# [Source extract]
:::::

It began for me with a single drop of water.

It was 1992. My first time in the Blue Mountains since a primary school excursion to the Three Sisters and Jenolan Caves in 1976, when I was stoked to bring home an elaborate Three Sisters snowdome with a calendaring dial built into the bright red stand.

I stood with my face almost touching a wall of glass, a sheer window looking out into an immense depth, a profound, almost unfathomable dark green chasm girded by sandstone precipices and a halo of mist and cloud. It had been raining all afternoon. In the diminishing light the distant wet cliffs looked dark orange, blood red, gold. A motionless wing of pure white cloud floated over the valley floor like an apparition on a billow of air.

:::::

(Dataset excerpt)
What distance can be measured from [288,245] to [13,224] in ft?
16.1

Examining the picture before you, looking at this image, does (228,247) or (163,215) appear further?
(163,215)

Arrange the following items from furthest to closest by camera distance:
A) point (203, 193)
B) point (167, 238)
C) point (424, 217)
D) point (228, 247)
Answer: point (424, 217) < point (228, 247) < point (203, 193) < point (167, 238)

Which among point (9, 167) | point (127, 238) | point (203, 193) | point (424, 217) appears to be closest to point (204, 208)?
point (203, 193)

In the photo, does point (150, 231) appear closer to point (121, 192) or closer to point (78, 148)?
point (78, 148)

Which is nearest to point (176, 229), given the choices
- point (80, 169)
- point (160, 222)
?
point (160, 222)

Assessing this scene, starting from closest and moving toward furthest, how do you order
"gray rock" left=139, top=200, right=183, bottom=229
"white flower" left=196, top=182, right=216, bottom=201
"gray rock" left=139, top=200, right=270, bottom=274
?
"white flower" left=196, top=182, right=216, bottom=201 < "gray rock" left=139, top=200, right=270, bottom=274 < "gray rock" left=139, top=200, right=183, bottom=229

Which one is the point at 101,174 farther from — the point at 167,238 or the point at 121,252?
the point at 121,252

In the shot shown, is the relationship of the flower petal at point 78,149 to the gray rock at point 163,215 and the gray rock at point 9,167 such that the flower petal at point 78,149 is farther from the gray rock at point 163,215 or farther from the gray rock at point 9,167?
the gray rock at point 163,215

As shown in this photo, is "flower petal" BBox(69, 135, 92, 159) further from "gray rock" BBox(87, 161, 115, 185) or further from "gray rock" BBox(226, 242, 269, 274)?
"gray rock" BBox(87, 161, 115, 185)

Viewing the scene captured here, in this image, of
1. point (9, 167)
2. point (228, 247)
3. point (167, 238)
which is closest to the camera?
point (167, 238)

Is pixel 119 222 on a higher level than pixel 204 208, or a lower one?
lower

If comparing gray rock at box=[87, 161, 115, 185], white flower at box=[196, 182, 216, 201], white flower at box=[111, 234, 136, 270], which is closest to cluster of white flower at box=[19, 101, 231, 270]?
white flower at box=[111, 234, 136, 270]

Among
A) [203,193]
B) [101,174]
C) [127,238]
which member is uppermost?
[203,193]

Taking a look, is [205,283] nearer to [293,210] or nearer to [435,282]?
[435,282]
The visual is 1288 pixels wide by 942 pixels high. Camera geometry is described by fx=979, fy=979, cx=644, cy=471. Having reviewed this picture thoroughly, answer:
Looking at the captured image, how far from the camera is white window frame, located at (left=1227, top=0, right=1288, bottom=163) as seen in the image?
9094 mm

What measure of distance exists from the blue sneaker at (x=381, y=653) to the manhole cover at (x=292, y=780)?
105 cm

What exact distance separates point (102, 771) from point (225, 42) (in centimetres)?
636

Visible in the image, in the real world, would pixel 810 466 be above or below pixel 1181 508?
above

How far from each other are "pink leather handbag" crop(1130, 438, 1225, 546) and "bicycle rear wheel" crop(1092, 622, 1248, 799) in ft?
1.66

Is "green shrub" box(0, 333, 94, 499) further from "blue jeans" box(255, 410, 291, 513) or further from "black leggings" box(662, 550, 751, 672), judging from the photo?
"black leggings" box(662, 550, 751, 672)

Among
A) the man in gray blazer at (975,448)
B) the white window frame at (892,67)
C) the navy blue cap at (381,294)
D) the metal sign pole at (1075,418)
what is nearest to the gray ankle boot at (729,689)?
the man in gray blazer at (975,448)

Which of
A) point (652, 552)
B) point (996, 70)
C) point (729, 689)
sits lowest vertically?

:::::

# [Written problem 1]
In the Blue Mountains passage, what year was the primary school excursion to the Three Sisters and Jenolan Caves?
# [Written problem 2]
Print the Blue Mountains passage starting with "It began for" and going on through "bright red stand.".
# [Written problem 3]
Write what comes next in the Blue Mountains passage, picking up after its last sentence.
The rows have no connection to the Blue Mountains passage.

# [Exercise answer 1]
1976

# [Exercise answer 2]
It began for me with a single drop of water.

It was 1992. My first time in the Blue Mountains since a primary school excursion to the Three Sisters and Jenolan Caves in 1976, when I was stoked to bring home an elaborate Three Sisters snowdome with a calendaring dial built into the bright red stand.

# [Exercise answer 3]
The small eyrie that belonged to my new girlfriend’s uncle had been built on the edge of a dramatic plunge above Leura Cascades. My girlfriend and I, on a study break from uni, had spent a rainy day between bed and a luxurious spa-bath set beside the window. Standing in a cotton kimono I’d brought back with me from Japan, a candle burning beside the bath, I looked out into the deepening abyss.

A single drop of water held fast to the edge of the glass, and I could see the entire world reflected in the mirror of its convex meniscus. A mercurial arc of raincloud and bright vapour. The small white filament of the cloud below, suspended in an aperture of complete darkness. A pinprick of fire, the candle inside the studio behind me, a hot orange spark in the sphere. In this small globe I could see the vast gulf of the world outside, its transcendent depths, and the interior’s sole particle of fire, the flare of an innermost confidence that seemed to flicker with the breath of my lover who I could hear sleeping in the nearby shadows of the bed. The world was abstracted for a moment, materially and poetically, its twofold inner and outer lives inverted and enclosed in a drop of rain.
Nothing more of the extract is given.